PIECE-SPECIFIC REVIEWS (in alphabetical order)
Boston Classical Review
Aaron Keebaugh
Garrop’s music often paints stark, even hallucinatory images, and Bohemian Café, which lasts a mere eight minutes, conjures vivid sounds of Prague’s bustling streets. Scored for the unusual combination of woodwind quintet and double bass, the music of Bohemian Café buzzes and churns. Episodic in structure, the work pits different groups of instruments against each other in multilayered, conversational fashion. Flute and oboe figures flutter while the French horn sounds out clarion calls. Clarinet phrases slither through the work’s prickly texture and bassoon and bass engage in a polka-like rhythm that eventually evolves into a jazzy groove. Garrop’s athletic and ear-catching melodies made Sunday’s performance fun, and the Chamber Players rendered the work with verve.

onStage Pittsburgh
George B. Parous
The program opened with what was, hands down, the best of the short curtain raisers played by the PSO this season, with Friday night’s performance being its world première. In her Forging Steel, commissioned by the PSO, Stacy Garrop has composed about ten minutes of original, brilliantly orchestrated music that thrills on a first hearing. In a style entirely her own, Garrop has set to music exactly what her title implies. The piece begins with tremendous chords, powerfully, loudly depicting what one would imagine the works of Pittsburgh’s defunct steel mills might have sounded like if set to music. The orchestration makes the listener feel the heat and chaos. The music swirls with excitement and is a perfect performance length. Ms. Garrop was on hand to receive one the heartiest and most sincere ovations of the evening.

Pittsburgh Post-Gazette
Jeremy Reynolds
…the world premiere at the symphony by American composer Stacy Garrop was a musical depiction of the steel-making process — titled “Forging Steel” — and it was thoroughly enjoyable.

The piece began chaotically, all formless heat and energy in the brass and strings and winds. Before long, though, the energy began to cool and take shape — melodic ideas emerged, industrial and percussive at times. Throughout, textual explanations appeared on screens to keep listeners apprised of what the music was representing. Far from feeling simplistic, this granted a more engaging window into the music’s function and form.

…Garrop’s music was clear and engaging, even cinematic. There was no trace of academic dickering or needless complexity, and the orchestra thrilled in the work’s tectonic expansions and contractions…

(This was Garrop’s first PSO commission. Here’s hoping she returns.)


San Francisco Chronicle
Joshua Kosman
It’s much trickier… to write music that respects both the sounds and the sense of some pre-existing utterance, while adding something vital and original of its own. “Glorious Mahalia,” an extraordinary recent work by Chicago composer Stacy Garrop, shows just how beautifully that can be done…Garrop’s 20-minute masterpiece served as the crowning finale of a concert at the SFJazz Center on Thursday, May 30, by the Kronos Quartet, which commissioned the piece two years ago.

== Supplied records ==
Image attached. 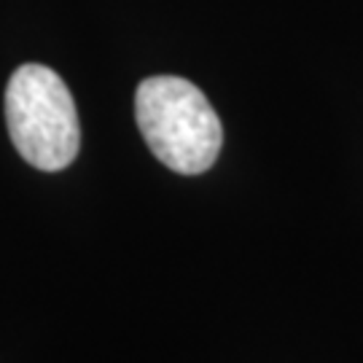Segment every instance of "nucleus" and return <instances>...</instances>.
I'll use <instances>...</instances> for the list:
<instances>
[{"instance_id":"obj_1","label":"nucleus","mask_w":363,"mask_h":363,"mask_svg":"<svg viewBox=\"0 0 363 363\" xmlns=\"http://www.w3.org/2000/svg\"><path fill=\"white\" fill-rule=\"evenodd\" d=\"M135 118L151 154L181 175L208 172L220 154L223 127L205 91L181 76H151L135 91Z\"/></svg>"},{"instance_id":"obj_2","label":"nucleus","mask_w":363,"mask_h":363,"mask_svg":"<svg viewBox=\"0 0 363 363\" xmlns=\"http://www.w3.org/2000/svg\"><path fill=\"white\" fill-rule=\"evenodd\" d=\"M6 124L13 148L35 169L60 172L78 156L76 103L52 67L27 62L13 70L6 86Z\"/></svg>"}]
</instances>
* * *
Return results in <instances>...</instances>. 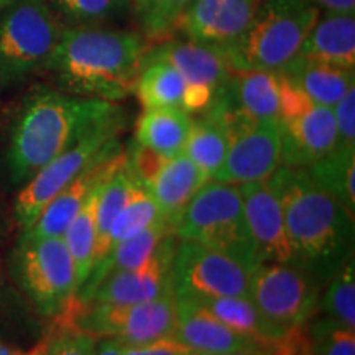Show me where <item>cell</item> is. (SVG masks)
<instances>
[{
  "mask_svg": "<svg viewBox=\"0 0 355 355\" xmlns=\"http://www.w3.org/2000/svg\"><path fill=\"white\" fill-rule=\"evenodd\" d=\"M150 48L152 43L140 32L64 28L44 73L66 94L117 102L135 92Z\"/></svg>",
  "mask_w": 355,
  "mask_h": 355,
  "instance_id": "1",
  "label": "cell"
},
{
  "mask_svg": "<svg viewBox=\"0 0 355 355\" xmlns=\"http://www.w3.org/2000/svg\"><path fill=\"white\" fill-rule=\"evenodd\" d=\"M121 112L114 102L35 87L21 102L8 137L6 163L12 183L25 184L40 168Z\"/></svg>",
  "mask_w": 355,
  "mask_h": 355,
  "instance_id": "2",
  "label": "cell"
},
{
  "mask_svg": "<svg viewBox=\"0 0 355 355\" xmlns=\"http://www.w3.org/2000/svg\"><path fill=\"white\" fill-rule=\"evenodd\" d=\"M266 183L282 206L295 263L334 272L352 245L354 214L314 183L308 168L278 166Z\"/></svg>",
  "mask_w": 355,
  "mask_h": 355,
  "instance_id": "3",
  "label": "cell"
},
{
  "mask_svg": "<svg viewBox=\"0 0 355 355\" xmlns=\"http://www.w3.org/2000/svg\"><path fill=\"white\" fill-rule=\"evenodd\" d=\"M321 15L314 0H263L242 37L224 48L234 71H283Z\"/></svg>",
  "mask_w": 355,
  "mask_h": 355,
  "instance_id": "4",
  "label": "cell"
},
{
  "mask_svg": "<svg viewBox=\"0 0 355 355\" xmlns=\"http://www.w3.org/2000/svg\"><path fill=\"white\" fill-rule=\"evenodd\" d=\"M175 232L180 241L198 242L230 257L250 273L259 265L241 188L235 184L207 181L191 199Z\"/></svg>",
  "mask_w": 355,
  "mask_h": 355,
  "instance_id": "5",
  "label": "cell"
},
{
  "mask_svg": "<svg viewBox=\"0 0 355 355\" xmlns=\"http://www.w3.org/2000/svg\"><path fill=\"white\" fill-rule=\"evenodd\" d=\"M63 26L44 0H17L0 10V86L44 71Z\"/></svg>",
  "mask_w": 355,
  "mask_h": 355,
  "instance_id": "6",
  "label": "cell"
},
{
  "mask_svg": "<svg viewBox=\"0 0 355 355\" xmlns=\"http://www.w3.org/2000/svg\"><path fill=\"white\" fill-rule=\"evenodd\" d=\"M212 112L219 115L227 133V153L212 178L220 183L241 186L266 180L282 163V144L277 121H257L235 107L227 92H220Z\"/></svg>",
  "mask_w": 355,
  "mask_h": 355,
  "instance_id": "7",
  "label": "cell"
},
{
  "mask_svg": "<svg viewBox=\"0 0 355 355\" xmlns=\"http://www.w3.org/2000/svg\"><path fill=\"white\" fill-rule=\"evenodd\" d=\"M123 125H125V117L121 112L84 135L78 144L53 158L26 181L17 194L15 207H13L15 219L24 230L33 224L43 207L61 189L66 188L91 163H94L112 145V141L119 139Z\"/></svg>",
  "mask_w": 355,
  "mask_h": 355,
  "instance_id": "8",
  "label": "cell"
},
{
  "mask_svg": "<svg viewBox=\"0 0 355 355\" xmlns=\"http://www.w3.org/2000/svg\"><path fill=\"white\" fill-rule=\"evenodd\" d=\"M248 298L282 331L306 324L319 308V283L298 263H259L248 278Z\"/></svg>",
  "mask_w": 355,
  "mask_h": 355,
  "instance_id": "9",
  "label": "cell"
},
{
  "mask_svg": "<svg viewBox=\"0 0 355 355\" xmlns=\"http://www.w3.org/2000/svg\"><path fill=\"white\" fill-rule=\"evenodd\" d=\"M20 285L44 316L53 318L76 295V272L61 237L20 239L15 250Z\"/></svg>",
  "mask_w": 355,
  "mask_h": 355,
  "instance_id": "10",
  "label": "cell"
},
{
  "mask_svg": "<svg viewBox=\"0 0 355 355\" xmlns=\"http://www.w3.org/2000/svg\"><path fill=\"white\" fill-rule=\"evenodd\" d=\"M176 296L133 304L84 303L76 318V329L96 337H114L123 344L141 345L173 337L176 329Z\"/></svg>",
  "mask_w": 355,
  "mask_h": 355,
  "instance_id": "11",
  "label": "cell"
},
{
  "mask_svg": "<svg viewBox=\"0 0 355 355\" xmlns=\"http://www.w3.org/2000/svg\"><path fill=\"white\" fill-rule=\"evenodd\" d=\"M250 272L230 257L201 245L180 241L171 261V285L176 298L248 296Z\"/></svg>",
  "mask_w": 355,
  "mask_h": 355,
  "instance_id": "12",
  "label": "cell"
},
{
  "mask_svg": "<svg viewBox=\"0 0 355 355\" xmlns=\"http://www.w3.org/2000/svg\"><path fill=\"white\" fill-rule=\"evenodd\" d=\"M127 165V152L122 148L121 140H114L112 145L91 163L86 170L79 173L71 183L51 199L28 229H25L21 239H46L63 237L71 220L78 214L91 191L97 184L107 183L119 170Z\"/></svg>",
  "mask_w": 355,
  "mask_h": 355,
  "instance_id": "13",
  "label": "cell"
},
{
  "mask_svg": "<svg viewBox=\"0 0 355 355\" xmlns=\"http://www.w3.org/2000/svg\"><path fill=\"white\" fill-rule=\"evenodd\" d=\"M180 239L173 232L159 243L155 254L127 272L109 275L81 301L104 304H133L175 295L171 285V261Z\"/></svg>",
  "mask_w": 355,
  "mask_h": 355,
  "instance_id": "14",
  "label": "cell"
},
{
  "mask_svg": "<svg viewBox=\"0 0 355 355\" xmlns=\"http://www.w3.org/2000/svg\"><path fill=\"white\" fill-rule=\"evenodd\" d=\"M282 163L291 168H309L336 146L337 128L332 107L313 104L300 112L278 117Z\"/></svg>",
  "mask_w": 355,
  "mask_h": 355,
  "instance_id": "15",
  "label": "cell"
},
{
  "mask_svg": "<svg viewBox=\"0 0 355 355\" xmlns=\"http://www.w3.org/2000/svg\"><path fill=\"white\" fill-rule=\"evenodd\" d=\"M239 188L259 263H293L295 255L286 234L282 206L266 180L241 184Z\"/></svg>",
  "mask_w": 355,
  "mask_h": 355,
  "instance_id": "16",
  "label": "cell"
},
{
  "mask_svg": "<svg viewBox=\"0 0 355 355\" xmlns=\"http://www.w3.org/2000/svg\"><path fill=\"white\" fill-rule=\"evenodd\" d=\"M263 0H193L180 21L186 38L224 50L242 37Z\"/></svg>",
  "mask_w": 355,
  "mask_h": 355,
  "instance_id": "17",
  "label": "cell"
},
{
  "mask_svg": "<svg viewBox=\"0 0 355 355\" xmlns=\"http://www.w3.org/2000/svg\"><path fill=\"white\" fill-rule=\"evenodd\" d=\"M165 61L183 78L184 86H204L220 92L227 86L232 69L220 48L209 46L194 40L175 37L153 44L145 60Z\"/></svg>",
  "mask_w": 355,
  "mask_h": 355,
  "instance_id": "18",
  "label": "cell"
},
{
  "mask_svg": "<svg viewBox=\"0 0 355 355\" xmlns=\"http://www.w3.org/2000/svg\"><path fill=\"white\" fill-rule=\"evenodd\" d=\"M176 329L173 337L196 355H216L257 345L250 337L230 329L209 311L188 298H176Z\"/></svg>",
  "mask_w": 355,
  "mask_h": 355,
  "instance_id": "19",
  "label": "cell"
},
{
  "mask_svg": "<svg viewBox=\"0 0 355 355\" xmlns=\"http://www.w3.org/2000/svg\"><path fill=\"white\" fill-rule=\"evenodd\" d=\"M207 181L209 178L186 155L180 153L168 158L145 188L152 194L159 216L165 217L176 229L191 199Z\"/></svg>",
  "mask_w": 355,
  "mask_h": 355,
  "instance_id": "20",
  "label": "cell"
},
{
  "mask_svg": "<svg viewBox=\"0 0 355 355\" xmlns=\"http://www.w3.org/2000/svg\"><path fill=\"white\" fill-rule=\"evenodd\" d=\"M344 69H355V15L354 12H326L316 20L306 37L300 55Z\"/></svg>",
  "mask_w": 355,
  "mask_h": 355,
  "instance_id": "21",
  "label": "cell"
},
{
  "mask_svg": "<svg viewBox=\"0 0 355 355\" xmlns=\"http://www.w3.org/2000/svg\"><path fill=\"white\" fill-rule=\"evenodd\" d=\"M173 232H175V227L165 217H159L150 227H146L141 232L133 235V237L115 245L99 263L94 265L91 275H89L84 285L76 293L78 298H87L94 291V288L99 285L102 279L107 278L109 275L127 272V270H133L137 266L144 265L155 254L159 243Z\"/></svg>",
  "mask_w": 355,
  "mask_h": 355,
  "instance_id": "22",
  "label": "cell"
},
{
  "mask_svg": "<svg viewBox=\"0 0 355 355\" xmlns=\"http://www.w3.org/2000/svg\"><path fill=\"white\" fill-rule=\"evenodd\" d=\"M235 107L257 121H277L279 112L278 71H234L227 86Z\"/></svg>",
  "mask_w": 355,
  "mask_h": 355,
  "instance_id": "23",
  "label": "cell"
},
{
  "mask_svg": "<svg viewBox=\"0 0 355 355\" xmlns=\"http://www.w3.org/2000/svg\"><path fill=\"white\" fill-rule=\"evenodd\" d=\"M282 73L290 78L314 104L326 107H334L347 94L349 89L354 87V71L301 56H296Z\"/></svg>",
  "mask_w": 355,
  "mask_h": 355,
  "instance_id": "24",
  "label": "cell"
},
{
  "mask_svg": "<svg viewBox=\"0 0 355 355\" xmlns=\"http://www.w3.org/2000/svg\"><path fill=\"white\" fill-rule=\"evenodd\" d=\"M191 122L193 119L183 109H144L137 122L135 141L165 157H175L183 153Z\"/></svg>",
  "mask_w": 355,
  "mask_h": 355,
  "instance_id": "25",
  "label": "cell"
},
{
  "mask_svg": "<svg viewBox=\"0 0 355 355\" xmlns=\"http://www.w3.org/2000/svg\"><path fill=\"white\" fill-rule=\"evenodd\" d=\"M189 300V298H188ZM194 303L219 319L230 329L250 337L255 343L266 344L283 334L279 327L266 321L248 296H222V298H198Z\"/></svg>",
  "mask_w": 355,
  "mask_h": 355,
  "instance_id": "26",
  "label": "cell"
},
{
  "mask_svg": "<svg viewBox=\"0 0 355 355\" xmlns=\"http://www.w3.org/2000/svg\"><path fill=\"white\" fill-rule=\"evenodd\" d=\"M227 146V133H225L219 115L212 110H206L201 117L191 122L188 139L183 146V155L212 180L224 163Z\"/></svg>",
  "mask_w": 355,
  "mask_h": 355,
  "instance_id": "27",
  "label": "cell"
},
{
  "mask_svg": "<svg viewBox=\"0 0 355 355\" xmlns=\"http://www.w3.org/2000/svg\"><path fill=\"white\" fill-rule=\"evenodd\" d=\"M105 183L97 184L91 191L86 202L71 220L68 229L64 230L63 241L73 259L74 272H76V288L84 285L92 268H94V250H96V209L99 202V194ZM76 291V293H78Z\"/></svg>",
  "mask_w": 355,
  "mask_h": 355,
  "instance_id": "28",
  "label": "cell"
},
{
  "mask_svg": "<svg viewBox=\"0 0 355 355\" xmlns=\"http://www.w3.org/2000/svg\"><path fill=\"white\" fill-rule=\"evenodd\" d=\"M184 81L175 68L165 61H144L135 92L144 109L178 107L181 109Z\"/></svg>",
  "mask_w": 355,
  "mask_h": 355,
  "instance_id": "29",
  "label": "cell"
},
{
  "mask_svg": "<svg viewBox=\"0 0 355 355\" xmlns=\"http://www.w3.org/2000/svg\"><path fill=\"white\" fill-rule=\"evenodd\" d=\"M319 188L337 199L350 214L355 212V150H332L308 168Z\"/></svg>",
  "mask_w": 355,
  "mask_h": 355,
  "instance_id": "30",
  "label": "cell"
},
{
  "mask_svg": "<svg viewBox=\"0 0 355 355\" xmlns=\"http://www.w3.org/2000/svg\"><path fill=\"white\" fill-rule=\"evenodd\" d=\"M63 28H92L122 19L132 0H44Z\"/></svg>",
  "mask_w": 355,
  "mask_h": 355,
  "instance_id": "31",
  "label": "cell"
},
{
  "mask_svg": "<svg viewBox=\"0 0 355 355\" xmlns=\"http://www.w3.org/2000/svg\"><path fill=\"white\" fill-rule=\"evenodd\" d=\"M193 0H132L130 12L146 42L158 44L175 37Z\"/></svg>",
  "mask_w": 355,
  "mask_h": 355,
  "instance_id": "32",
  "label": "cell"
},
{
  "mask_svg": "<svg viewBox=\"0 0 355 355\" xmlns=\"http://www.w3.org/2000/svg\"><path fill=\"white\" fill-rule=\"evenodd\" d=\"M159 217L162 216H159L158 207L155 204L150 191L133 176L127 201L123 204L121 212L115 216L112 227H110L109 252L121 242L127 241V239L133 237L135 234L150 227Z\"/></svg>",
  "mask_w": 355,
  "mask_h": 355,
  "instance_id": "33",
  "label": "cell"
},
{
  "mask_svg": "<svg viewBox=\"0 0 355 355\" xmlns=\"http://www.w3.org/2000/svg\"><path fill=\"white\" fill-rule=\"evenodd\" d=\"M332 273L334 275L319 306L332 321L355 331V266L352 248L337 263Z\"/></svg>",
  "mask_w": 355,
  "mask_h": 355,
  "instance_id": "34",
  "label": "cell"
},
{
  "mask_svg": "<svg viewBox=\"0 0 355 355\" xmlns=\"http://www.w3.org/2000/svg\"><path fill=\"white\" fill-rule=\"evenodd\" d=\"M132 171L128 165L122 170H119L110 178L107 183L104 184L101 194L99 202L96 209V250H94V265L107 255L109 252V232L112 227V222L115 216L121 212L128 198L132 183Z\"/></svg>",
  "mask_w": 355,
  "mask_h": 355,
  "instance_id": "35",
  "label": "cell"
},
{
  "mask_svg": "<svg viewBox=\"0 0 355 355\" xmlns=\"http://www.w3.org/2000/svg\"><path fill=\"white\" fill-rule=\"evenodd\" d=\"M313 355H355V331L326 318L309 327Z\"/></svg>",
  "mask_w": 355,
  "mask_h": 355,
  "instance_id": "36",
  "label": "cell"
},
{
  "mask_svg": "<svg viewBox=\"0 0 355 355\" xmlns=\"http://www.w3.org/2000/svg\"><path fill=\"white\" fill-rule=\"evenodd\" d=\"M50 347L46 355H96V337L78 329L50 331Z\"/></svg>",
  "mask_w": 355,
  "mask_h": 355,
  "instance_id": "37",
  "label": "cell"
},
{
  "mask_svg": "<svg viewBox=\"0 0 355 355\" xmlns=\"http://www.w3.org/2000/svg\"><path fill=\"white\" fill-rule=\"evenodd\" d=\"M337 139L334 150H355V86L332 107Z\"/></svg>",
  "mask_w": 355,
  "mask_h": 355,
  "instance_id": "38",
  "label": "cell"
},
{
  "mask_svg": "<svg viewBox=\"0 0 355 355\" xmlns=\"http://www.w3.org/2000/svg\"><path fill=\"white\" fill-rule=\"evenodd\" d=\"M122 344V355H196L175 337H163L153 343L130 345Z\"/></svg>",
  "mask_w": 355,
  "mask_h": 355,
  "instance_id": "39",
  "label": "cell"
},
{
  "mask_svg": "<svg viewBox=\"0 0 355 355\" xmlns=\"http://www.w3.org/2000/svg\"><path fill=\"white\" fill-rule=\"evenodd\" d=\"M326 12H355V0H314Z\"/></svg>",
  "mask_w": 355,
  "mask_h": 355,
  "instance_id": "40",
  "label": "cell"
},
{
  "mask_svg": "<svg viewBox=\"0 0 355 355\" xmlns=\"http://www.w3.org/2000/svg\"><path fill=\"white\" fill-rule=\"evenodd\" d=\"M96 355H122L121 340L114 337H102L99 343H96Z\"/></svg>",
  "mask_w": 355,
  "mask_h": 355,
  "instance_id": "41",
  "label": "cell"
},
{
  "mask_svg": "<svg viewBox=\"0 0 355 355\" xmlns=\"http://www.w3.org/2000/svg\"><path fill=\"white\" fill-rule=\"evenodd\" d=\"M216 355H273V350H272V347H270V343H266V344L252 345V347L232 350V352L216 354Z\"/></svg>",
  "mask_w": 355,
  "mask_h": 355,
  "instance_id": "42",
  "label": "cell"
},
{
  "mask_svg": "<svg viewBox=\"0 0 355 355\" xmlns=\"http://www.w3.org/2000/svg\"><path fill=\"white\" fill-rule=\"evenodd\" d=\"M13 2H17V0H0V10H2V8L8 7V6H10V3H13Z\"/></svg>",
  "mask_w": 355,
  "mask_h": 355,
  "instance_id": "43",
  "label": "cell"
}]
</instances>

== Required actions ==
A) Transcribe the part of the reviews of Stacy Garrop's music that opens with the words containing "Pittsburgh Post-Gazette" and closes with "was thoroughly enjoyable.".
B) Answer these questions from the reviews of Stacy Garrop's music.
(i) How long does Bohemian Café last?
(ii) Which orchestra commissioned Forging Steel?
(iii) Which ensemble commissioned "Glorious Mahalia"?
C) Pick up the reviews of Stacy Garrop's music where they stop and carry them on.
The items have nothing to do with the reviews of Stacy Garrop's music.

== Responses to the tasks ==
A)
Pittsburgh Post-Gazette
Jeremy Reynolds
…the world premiere at the symphony by American composer Stacy Garrop was a musical depiction of the steel-making process — titled “Forging Steel” — and it was thoroughly enjoyable.

B)
(i) A mere eight minutes.
(ii) The PSO.
(iii) The Kronos Quartet.

C)
The voices in the piece belong to Mahalia Jackson, the pathbreaking gospel singer who died in 1972, and the great Chicago journalist and interviewer Studs Terkel…The interview is limpid and far-ranging, as Jackson talks about the personal impact of life under Jim Crow and about the politics of the burgeoning civil rights movement…Throughout and around their words, Garrop arrays music that keeps echoing, furthering and elaborating on the discussion — doing it, astonishingly, in a way that is neither intrusive nor overly deferential. Jackson and Terkel — what they’re saying, how they’re saying it — are always allowed to hold center stage, yet the music is always on hand to deepen the listening experience.

That deepening happens on a variety of levels…Perhaps the most dazzling evidence of Garrop’s virtuosity comes at the end of the piece, when a few simple chords transform the interview sign-off into an unexpectedly bittersweet life passage. You’ve heard radio interviewers close out a show countless times; you’ve never heard that moment carry such a burden of tenderness and grace.

New Haven Independent
Brian Slattery
[Kronos] quartet was able to dig deep into the legacy of the 1960s thanks to Glorious Mahalia, an ingenious and emotional piece by composer Stacy Garrop (born in 1969), which used as its centerpiece the audio from a 1963 interview that historian Studs Terkel recorded with gospel singer and activist Mahalia Jackson. Even in speech, Jackson’s voice is musical, and it might be tempting to read solace into that. But neither Garrop nor the quartet were fooled. The more Terkel and Jackson talked, the more honest Jackson became — a move Garrop anticipated by setting the interview to music that invoked anxiety and anger much more than spiritual uplift.

In playing Garrop’s music, the Kronos Quartet showed why the group is considered among the most accomplished in the world. Its exploration of tone, forgoing the simply pretty for qualities that ranged from airy to austere to gritty to rich, brought out the shades of emotion in Garrop’s piece from moment to moment even as the music built a dramatic arc.


KDXH.org

Chuck Lavazzi
Up next was the scheduled local premiere, which was also a world premiere: the “Goddess Triptych” by contemporary (b. 1969) American composer Stacy Garrop. Written for the SLSO and commissioned by the League of American Orchestras, the work is a brief (15 minutes) suite depicting scenes from the legends of three Hindu goddesses: Durga, Lakshmi, and Ganga. Scored for a massive orchestra with a substantial percussion battery (including a thunder sheet and a LOT of drums), the “Triptych” tells its tales in the kind of vivid detail which would have impressed even Richard Strauss.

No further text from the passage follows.